El apóstol Pablo nos invita a mirar el futuro reservado para los hijos de Dios: «Vosotros nos habéis recibido un espíritu de esclavos para recaer en el temor; antes bien, habéis recibido un espíritu de hijos adoptivos… Y, si hijos, también herederos», escribe a los romanos.

Y añade: «Soy consciente de que los sufrimientos del tiempo presente no se pueden comparar con la gloria que se ha de manifestar en nosotros». El recuerdo que hacemos hoy abre ante nuestros ojos un resquicio de esta «gloria» futura. Para los que todavía estamos en la tierra, esta gloria deberá venir; sin embargo, para los muertos que han creído en el Señor, ya ha sido revelada.

Ellos habitan en aquel monte alto donde el Señor ha preparado un banquete para todos los pueblos. Y en aquel monte les han rasgado «el velo que oculta» el rostro, es decir, la indiferencia que hace que nos cerremos en nosotros mismos, y por eso sus ojos contemplan el rostro de Dios.

La comunión con nuestros difuntos se basa en el misterio del amor de Dios que nos reúne a todos y nos sostiene a todos. Ese amor es la sustancia de la vida. Todo pasa, incluso la fe y la esperanza, pero el amor no pasa. Eso es lo que nos dice el Señor Jesús en el pasaje del Evangelio que hemos leído.

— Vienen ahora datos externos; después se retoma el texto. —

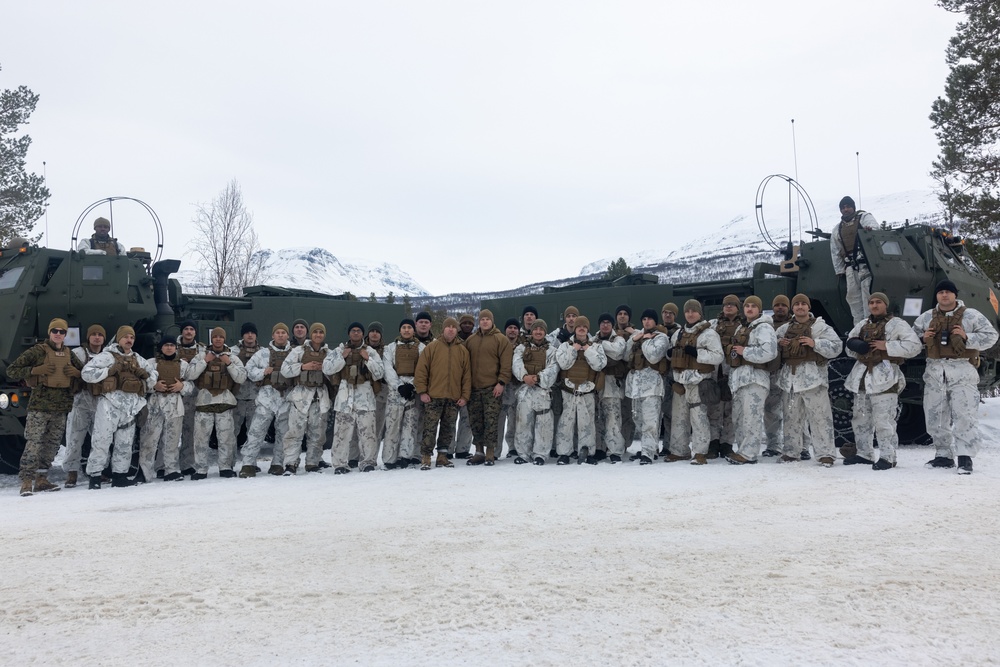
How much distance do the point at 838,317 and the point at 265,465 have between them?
809cm

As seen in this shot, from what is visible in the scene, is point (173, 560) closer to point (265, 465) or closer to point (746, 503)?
point (746, 503)

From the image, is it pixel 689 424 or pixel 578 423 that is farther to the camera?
pixel 578 423

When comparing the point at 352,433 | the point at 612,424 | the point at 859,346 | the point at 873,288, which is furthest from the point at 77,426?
the point at 873,288

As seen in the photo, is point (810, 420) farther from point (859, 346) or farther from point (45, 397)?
point (45, 397)

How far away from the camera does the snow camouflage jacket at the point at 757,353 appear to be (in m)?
7.32

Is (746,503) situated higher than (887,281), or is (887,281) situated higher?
(887,281)

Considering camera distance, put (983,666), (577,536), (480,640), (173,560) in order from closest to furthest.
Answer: (983,666) → (480,640) → (173,560) → (577,536)

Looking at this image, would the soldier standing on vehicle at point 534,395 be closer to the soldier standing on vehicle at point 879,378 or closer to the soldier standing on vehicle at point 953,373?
the soldier standing on vehicle at point 879,378

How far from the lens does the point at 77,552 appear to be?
430cm

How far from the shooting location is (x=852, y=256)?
9.62 m

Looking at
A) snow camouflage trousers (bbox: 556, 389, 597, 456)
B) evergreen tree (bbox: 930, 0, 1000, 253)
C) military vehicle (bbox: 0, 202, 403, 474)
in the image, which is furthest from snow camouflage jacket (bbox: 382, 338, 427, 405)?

En efecto, lo único que cuenta en la vida es el amor; lo único que queda de todo lo que hemos dicho y hecho, pensando y programado, es el amor. Y el amor siempre es grande; aunque se manifieste en gestos pequeños como un vaso de agua, un trozo de pan, una visita, una palabra de consuelo o una mano que estrecha otra mano.

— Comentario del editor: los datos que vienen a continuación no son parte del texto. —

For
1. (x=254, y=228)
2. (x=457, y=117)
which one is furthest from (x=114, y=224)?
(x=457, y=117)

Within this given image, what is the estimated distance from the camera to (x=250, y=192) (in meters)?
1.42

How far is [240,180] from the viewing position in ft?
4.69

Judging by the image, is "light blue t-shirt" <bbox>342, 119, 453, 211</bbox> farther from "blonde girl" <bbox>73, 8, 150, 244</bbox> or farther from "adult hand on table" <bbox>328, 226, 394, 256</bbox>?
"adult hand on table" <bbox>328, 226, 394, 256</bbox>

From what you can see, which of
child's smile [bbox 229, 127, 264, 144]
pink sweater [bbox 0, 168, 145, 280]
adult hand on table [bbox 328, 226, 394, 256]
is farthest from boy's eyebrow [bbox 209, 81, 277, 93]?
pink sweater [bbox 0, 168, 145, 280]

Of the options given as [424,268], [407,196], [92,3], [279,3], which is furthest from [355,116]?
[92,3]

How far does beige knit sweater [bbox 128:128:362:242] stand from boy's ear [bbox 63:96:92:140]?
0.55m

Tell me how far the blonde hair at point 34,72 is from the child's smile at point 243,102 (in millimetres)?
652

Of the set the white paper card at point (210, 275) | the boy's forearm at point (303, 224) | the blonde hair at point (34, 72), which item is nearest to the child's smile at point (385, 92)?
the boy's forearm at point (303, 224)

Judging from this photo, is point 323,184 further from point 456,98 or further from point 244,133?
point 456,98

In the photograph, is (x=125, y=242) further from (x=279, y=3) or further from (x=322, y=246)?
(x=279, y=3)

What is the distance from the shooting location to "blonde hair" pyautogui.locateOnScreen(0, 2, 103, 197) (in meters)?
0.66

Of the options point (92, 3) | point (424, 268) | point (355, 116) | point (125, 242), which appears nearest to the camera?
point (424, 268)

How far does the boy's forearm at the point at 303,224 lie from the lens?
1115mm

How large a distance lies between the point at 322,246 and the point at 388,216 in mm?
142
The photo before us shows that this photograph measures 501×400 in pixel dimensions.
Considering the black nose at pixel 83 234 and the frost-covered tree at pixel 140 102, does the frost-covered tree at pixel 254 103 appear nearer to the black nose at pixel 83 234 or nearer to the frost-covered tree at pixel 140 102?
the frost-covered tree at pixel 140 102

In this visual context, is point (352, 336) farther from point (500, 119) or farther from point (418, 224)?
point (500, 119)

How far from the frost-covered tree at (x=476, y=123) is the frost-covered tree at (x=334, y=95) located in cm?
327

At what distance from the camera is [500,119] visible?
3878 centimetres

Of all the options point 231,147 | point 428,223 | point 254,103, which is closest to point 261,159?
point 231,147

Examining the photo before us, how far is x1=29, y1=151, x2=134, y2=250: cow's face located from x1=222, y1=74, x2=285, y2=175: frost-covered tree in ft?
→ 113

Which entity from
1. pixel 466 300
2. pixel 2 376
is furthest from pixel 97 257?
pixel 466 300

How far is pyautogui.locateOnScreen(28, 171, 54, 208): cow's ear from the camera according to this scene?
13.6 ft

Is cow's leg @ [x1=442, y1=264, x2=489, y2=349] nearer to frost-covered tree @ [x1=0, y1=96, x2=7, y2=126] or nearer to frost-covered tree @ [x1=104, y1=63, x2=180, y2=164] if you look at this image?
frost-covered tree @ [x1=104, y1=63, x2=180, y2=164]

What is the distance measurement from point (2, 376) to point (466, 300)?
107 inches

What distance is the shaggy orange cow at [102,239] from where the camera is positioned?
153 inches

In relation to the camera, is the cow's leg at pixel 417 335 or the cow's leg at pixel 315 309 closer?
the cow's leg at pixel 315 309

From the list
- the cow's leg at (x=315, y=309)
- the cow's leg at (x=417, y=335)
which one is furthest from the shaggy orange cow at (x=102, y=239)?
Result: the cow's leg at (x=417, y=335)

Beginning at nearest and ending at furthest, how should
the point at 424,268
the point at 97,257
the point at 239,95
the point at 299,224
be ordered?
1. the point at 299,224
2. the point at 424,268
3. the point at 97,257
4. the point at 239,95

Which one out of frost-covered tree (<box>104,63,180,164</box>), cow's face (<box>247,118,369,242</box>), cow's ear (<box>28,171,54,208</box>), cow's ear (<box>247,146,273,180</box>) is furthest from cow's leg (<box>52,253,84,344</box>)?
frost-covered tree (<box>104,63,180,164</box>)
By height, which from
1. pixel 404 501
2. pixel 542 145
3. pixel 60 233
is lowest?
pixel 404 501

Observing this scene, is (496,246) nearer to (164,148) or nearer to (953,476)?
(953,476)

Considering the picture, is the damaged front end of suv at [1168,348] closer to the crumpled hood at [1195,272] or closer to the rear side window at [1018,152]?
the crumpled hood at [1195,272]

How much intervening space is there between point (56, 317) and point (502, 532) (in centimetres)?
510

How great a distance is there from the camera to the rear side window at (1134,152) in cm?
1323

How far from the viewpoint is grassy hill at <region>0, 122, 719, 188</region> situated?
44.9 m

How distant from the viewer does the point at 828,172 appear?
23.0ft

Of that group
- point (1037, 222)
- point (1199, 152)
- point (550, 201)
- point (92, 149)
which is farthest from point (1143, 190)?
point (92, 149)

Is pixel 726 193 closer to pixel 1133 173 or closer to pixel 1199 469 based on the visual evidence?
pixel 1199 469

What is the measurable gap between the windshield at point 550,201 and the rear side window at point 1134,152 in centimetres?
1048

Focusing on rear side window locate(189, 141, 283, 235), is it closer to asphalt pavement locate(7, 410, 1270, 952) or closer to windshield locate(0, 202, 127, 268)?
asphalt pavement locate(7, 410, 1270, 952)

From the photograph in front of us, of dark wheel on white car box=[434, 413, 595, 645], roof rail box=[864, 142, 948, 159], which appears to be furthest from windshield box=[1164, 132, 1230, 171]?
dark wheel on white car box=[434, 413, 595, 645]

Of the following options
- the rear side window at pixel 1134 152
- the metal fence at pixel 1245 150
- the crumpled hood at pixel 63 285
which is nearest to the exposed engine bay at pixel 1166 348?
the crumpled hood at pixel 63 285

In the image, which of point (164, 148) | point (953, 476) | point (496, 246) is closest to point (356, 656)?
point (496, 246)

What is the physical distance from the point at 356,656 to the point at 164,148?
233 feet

El amor es grande, es fuerte, es irresistible porque siempre es una chispa de Dios que prende y salva la tierra. Dichosos seremos nosotros si seguimos las palabras del Evangelio que hemos leído. Oiremos que al término de nuestros días nos dirán: «Vengan, benditos de mi Padre, reciban la herencia del Reino preparado para ustedes desde la creación del mundo», y nuestra alegría será completa.


[1] Paglia, Vincenzo. La Palabra de Dios cada día – 2023. Edición en español. pp. 381-382.